— Material for this exercise —
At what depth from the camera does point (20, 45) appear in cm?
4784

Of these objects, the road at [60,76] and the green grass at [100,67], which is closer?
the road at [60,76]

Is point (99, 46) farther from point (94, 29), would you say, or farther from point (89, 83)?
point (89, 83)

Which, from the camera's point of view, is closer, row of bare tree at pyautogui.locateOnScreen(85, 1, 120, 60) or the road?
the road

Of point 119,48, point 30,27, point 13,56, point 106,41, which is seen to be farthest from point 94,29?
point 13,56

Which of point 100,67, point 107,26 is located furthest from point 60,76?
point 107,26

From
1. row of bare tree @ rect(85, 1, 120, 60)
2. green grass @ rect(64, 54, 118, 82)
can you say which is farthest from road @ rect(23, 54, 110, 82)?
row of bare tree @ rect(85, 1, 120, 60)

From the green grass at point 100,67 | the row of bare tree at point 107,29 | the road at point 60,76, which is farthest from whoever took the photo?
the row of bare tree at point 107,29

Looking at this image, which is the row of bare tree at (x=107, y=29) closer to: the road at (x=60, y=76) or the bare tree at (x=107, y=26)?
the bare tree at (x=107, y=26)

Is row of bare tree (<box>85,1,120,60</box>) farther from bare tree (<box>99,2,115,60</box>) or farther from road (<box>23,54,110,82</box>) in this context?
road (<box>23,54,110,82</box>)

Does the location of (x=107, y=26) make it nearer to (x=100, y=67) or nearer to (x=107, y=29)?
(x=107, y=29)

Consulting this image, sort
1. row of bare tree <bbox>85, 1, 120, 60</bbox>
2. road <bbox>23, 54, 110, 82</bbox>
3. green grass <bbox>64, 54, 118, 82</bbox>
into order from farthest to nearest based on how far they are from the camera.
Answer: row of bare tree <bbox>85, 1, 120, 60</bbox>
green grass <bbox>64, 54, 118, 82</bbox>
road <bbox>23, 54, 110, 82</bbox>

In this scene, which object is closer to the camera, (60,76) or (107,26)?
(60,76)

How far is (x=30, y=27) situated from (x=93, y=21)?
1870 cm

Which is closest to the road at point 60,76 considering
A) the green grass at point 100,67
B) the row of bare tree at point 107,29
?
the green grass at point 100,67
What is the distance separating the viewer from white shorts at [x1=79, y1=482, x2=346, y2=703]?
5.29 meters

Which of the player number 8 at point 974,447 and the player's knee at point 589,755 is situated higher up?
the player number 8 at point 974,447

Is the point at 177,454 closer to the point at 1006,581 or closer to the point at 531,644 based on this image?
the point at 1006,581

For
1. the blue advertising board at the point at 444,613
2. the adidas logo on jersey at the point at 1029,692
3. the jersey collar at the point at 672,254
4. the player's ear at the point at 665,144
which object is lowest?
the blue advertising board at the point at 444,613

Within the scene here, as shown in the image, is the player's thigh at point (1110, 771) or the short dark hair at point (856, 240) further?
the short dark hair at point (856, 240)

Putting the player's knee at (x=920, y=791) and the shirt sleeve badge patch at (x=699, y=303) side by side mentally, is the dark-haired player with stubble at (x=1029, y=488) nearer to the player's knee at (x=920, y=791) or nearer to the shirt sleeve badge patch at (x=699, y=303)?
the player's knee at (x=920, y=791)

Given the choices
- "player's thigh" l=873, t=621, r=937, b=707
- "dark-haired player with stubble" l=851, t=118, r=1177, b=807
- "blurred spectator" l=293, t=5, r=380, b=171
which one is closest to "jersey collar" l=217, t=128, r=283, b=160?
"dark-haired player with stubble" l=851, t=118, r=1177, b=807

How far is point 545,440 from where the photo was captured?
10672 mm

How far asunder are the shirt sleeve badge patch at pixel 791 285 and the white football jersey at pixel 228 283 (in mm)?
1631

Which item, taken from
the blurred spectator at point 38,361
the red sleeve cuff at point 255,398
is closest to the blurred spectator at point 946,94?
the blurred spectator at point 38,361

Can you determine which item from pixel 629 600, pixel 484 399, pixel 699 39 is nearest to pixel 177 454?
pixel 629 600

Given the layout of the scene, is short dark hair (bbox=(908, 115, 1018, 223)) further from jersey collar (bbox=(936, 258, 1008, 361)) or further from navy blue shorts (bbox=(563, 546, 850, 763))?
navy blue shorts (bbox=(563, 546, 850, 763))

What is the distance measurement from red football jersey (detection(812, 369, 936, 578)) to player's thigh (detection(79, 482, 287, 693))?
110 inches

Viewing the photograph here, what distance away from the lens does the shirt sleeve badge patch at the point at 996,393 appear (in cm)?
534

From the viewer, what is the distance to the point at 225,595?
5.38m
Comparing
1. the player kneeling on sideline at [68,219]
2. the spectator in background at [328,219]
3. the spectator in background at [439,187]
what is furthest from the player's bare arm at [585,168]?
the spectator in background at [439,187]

— Task objective —
Render every line of the entries above as a numbered list, leaving out the blank lines.

— Written solution —
1. At what depth from the camera does point (20, 45) appear in cm?
2. 4784
3. Of these objects, the road at [60,76] and the green grass at [100,67], which is closer?
4. the road at [60,76]
5. Is point (99, 46) farther from point (94, 29), would you say, or farther from point (89, 83)?
6. point (89, 83)
7. Which, from the camera's point of view, is closer, row of bare tree at pyautogui.locateOnScreen(85, 1, 120, 60) or the road?
8. the road
9. Of point 119,48, point 30,27, point 13,56, point 106,41, which is seen to be farthest from point 94,29?
10. point 13,56
11. Which of point 100,67, point 107,26 is located furthest from point 60,76?
12. point 107,26
13. From
14. 1. row of bare tree @ rect(85, 1, 120, 60)
15. 2. green grass @ rect(64, 54, 118, 82)
16. can you say which is farthest from road @ rect(23, 54, 110, 82)?
17. row of bare tree @ rect(85, 1, 120, 60)
18. From the green grass at point 100,67 | the row of bare tree at point 107,29 | the road at point 60,76, which is farthest from whoever took the photo?
19. the row of bare tree at point 107,29
20. Looking at this image, which is the row of bare tree at (x=107, y=29) closer to: the road at (x=60, y=76) or the bare tree at (x=107, y=26)?
21. the bare tree at (x=107, y=26)
22. Is row of bare tree (<box>85,1,120,60</box>) farther from bare tree (<box>99,2,115,60</box>) or farther from road (<box>23,54,110,82</box>) in this context?
23. road (<box>23,54,110,82</box>)
24. Does the location of (x=107, y=26) make it nearer to (x=100, y=67) or nearer to (x=107, y=29)?
25. (x=107, y=29)
26. Consulting this image, sort
27. 1. row of bare tree <bbox>85, 1, 120, 60</bbox>
28. 2. road <bbox>23, 54, 110, 82</bbox>
29. 3. green grass <bbox>64, 54, 118, 82</bbox>
30. into order from farthest to nearest based on how far they are from the camera.
31. Answer: row of bare tree <bbox>85, 1, 120, 60</bbox>
32. green grass <bbox>64, 54, 118, 82</bbox>
33. road <bbox>23, 54, 110, 82</bbox>
34. In this scene, which object is closer to the camera, (60,76) or (107,26)?
35. (60,76)
36. How far is (x=30, y=27) situated from (x=93, y=21)?
37. 1870 cm
38. Which is closest to the road at point 60,76 considering
39. A) the green grass at point 100,67
40. B) the row of bare tree at point 107,29
41. ?
42. the green grass at point 100,67
43. What is the distance separating the viewer from white shorts at [x1=79, y1=482, x2=346, y2=703]?
44. 5.29 meters
45. Which of the player number 8 at point 974,447 and the player's knee at point 589,755 is situated higher up?
46. the player number 8 at point 974,447
47. Is the point at 177,454 closer to the point at 1006,581 or closer to the point at 531,644 based on this image?
48. the point at 1006,581
49. For
50. 1. the blue advertising board at the point at 444,613
51. 2. the adidas logo on jersey at the point at 1029,692
52. 3. the jersey collar at the point at 672,254
53. 4. the player's ear at the point at 665,144
54. which object is lowest?
55. the blue advertising board at the point at 444,613
56. Within the scene here, as shown in the image, is the player's thigh at point (1110, 771) or the short dark hair at point (856, 240) further?
57. the short dark hair at point (856, 240)
58. Putting the player's knee at (x=920, y=791) and the shirt sleeve badge patch at (x=699, y=303) side by side mentally, is the dark-haired player with stubble at (x=1029, y=488) nearer to the player's knee at (x=920, y=791) or nearer to the shirt sleeve badge patch at (x=699, y=303)?
59. the player's knee at (x=920, y=791)
60. Given the choices
61. - "player's thigh" l=873, t=621, r=937, b=707
62. - "dark-haired player with stubble" l=851, t=118, r=1177, b=807
63. - "blurred spectator" l=293, t=5, r=380, b=171
64. which one is closest to "jersey collar" l=217, t=128, r=283, b=160?
65. "dark-haired player with stubble" l=851, t=118, r=1177, b=807
66. How far is point 545,440 from where the photo was captured?
67. 10672 mm
68. How far asunder are the shirt sleeve badge patch at pixel 791 285 and the white football jersey at pixel 228 283 (in mm)?
69. 1631
70. Which item, taken from
71. the blurred spectator at point 38,361
72. the red sleeve cuff at point 255,398
73. is closest to the blurred spectator at point 946,94?
74. the blurred spectator at point 38,361
75. Can you determine which item from pixel 629 600, pixel 484 399, pixel 699 39 is nearest to pixel 177 454?
76. pixel 629 600
77. Given the layout of the scene, is short dark hair (bbox=(908, 115, 1018, 223)) further from jersey collar (bbox=(936, 258, 1008, 361)) or further from navy blue shorts (bbox=(563, 546, 850, 763))?
78. navy blue shorts (bbox=(563, 546, 850, 763))
79. What is the distance measurement from red football jersey (detection(812, 369, 936, 578)) to player's thigh (detection(79, 482, 287, 693))?
80. 110 inches
81. Viewing the photograph here, what distance away from the lens does the shirt sleeve badge patch at the point at 996,393 appear (in cm)?
82. 534
83. From the viewer, what is the distance to the point at 225,595?
84. 5.38m
85. Comparing
86. 1. the player kneeling on sideline at [68,219]
87. 2. the spectator in background at [328,219]
88. 3. the spectator in background at [439,187]
89. what is furthest from the player's bare arm at [585,168]?
90. the spectator in background at [439,187]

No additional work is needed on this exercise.